WHAT IS NEEDED:
Only the lines below from the one that holds "برغر البيض باللفت واللحم المقدد" through the one that holds "seinakinnitusega valge magnettahvel" should appear in the answer, copied exactly, end lines included and pictures omitted.

PROVIDED MATERIAL:
::::
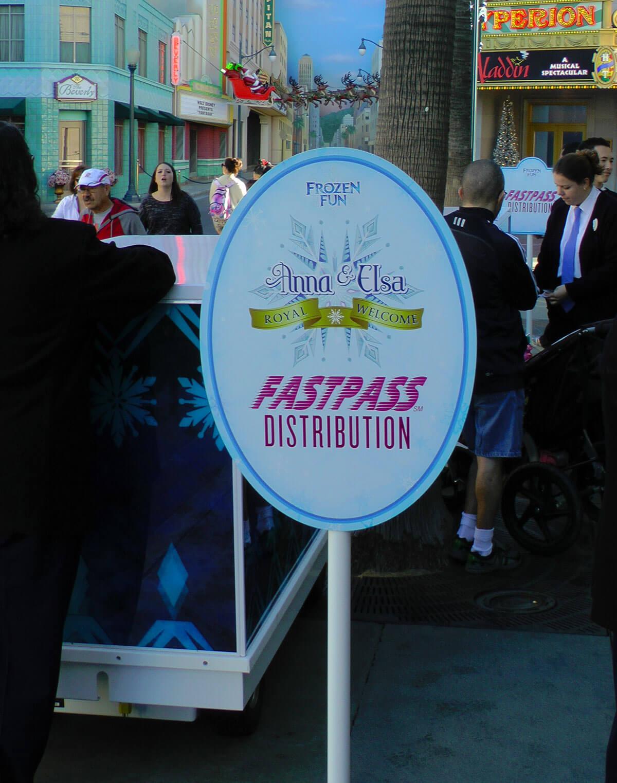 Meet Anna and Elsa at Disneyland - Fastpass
::::
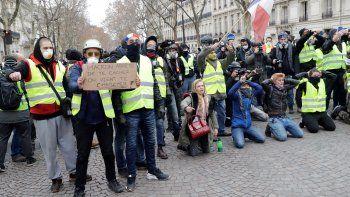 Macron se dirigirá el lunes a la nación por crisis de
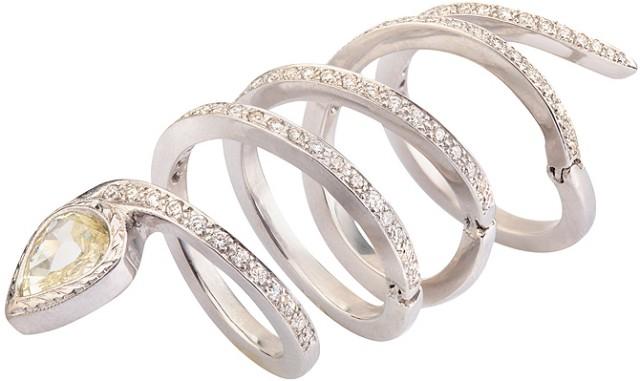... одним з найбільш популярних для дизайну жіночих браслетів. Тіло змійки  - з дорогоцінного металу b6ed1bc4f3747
::::
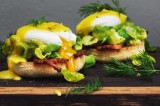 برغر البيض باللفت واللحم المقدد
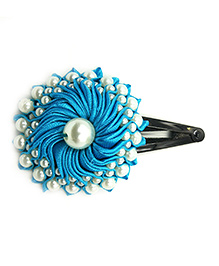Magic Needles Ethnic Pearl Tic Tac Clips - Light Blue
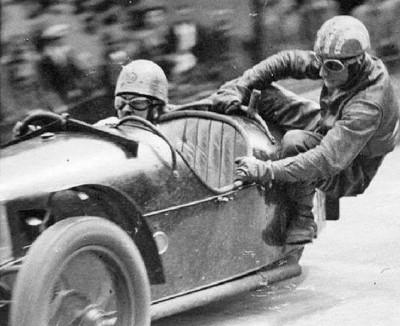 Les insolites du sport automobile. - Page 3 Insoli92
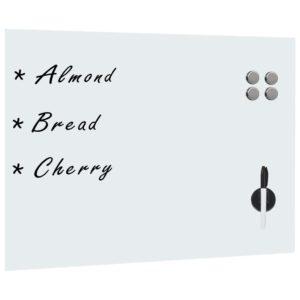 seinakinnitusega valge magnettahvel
::::
RESPONSE BOX:
 برغر البيض باللفت واللحم المقدد
Magic Needles Ethnic Pearl Tic Tac Clips - Light Blue
 Les insolites du sport automobile. - Page 3 Insoli92
 seinakinnitusega valge magnettahvel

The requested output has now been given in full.